The Mainichi Daily News
Tokyo, Japan
April 19, 1999

The back-wages of sin
  
To the Editor:

              Japanese people often ask me what I think of Japan.  When I think they really want to know, I tell them about one day here I will never forget: Dec. 26, 1994.  That was the day I and a group of employees I had organized were supposed to receive three months in back wages in the Utsunomiya, Tochigi courthouse at 11:00 a.m.
              But 11:00 came and went, and it wasn't until late afternoon when the man who had refused to pay us stood in a hallway of the courthouse facing me, holding a briefcase filled with our money – refusing to open it and hand out the dough.  The lawyers we had hired then met with him in private, later informing us that he demanded that we promise to keep quiet about having to take his company to court in order to get paid.
              Negotiations continued, and the stress from months of not being paid in a foreign country was reaching a climax in the courthouse, with some of my group in tears.  Eventually, under strong pressure from my fellow plaintiffs, our lawyers and the judge, I agreed to "refrain from doing serious damage to the company's reputation."  If I didn't agree to this vague clause, I was told by my lawyers, we wouldn't get paid.

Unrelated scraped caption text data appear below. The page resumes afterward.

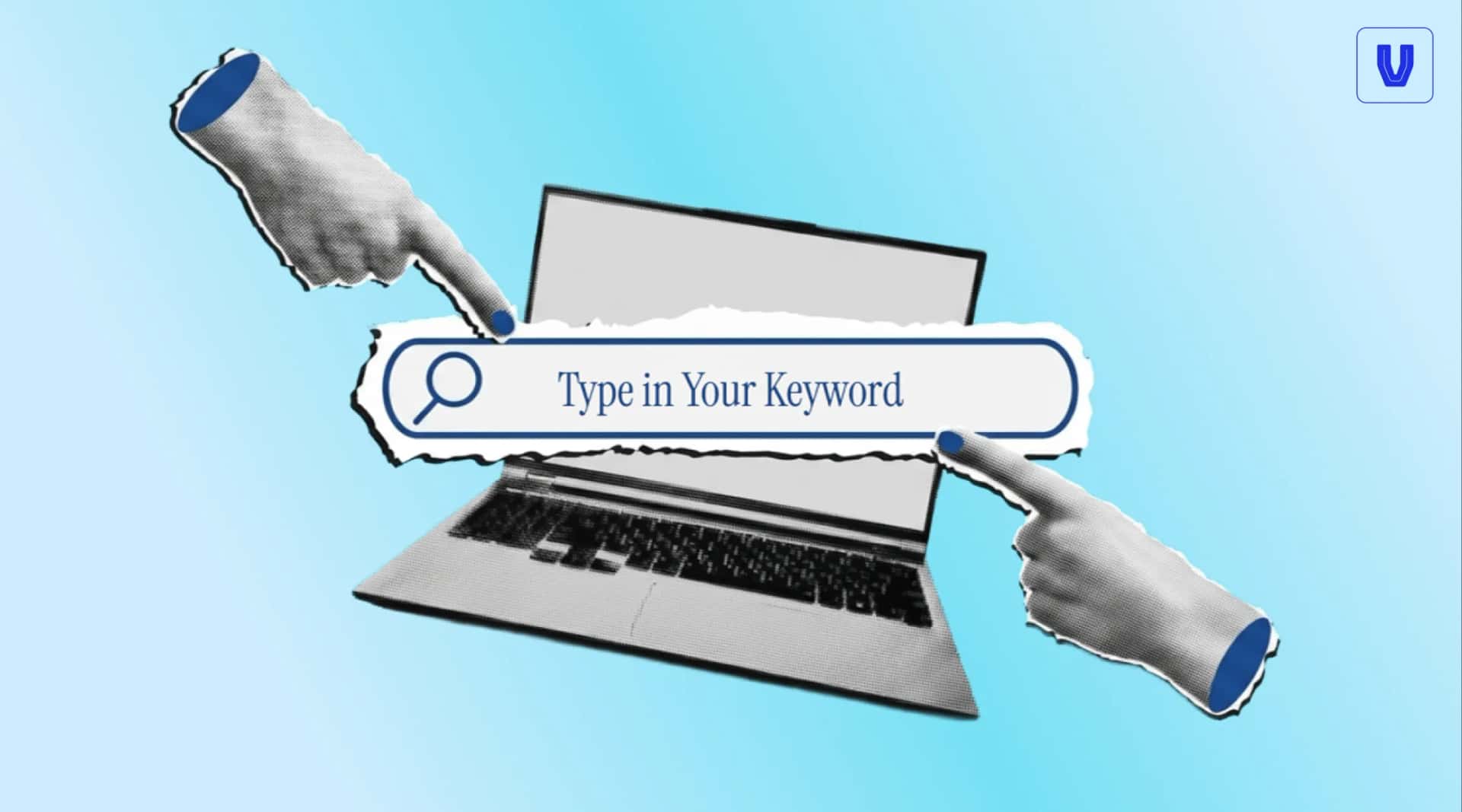 How to Choose Good Keywords For Your Website (Step-by-Step)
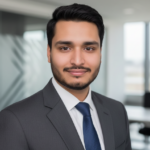 DANISH HUSSAIN - Karachi, Pakistan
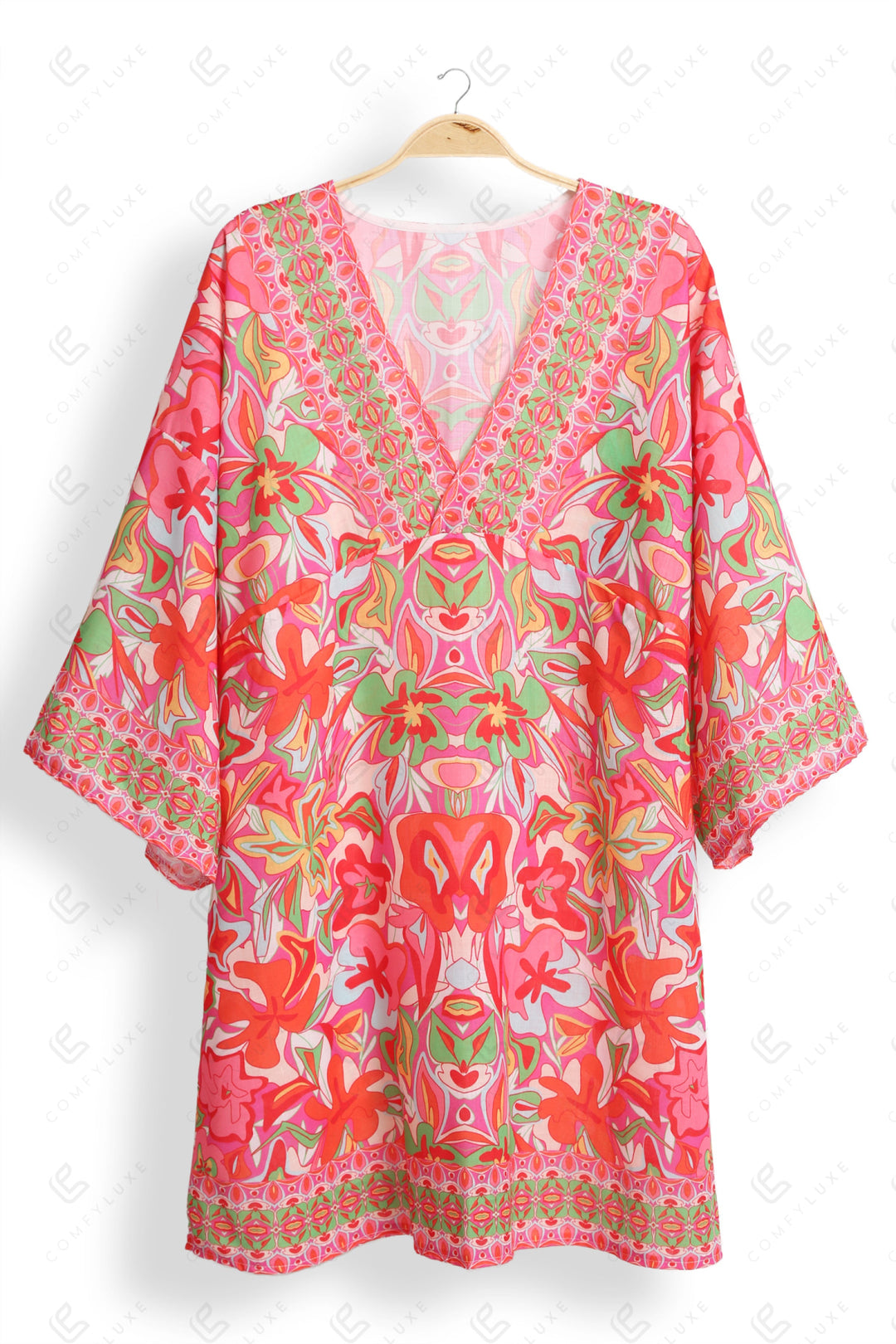 Jp5108 Apparel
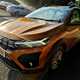 Dacia Sandero Stepway (21 on) 1.0 TCe Expression 5dr For Sale - Desborough Car Company, Desborough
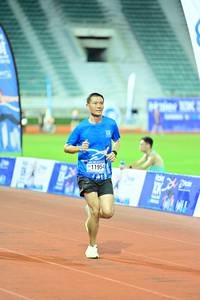 BIB: 11954
                            <button type="button" onclick="openModal(18714388)" class="btn btn-primary btn-sm float-right btn-popup" data-toggle="modal" data-target=".modal-high-quality">
                        <i class="fas fa-shopping-cart"></i> Add to Cart
                    </button>
                                            <button type="button" onclick="isThisMe(18714388, true)" class="btn btn-success btn-sm float-right btn-popup btn-isme hidden" data-toggle="tooltip" data-placement="bottom" title="นี่คือรูปของคุณใช่ไหม คลิกที่นี่เพื่อเอาเข้าอัลบั้ม">
                        <i class="fas fa-plus"></i> Add to album
                    </button>
                    <button type="button" onclick="isThisMe(18714388, false)" class="btn btn-warning btn-sm float-right btn-popup btn-isnotme hidden">
                        <i class="fas fa-ban"></i> Remove from album
                    </button>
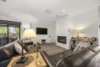 10 Exmoor Court, Alfredton, Vic 3350-Image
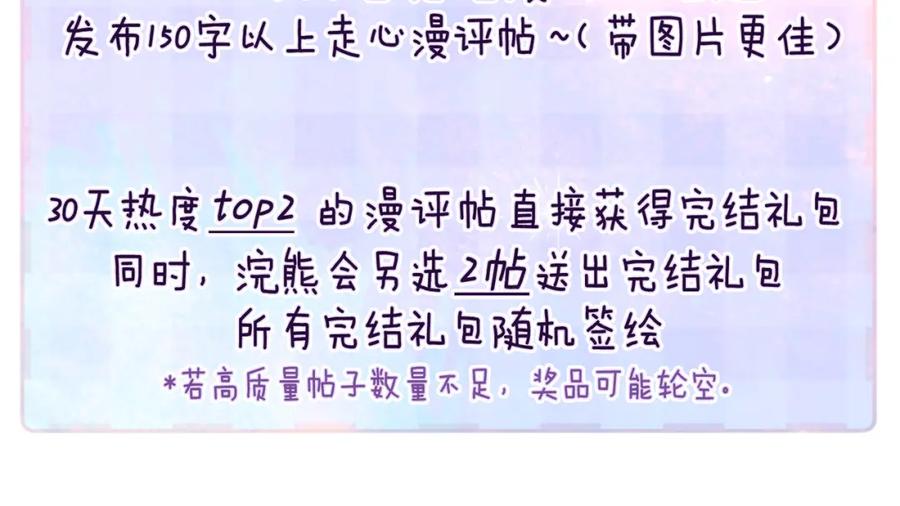 96.jpg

              So we finally got our money, and the man whose company we had taken to court continued doing business, while his companies hired new employees through a broker overseas and through want ads in Japanese newspapers.
              But with a new group of employees, the same company we had taken to court stopped paying wages again.  After I introduced these employees to one of our lawyers, the company was sued a second time for three months in back wages.  This time, however, no one showed up to represent the company in the courthouse, and the company ignored the court order to pay.
              Finally, the government paid a percentage of those employees' wages, but I recently heard that the landlords of the company's branch offices have still not received their rent – which is as much as a year in arrears.
              According to copies of the company's business registration I recently obtained, the company is still legally operating (though it is not currently doing business).  Furthermore, the man who had refused to pay us is still legally responsible for the company's name.  Meanwhile, he continues to run other businesses in Utsunomiya, one of which is an "international" senmon gakko (vocational school) in the city's Motoimaizumi district – where he had me teach English when he wasn't paying us.
              I will always remember the tears on the faces of people who weren't being paid when I think of Japan's internationalization program.  But I suspect the man who held tightly to the briefcase filled with his employees wages laughs when he thinks about it.  He has good reason to laugh – because Japan's internationalization program, like its system of justice, seems like some kind of cruel joke.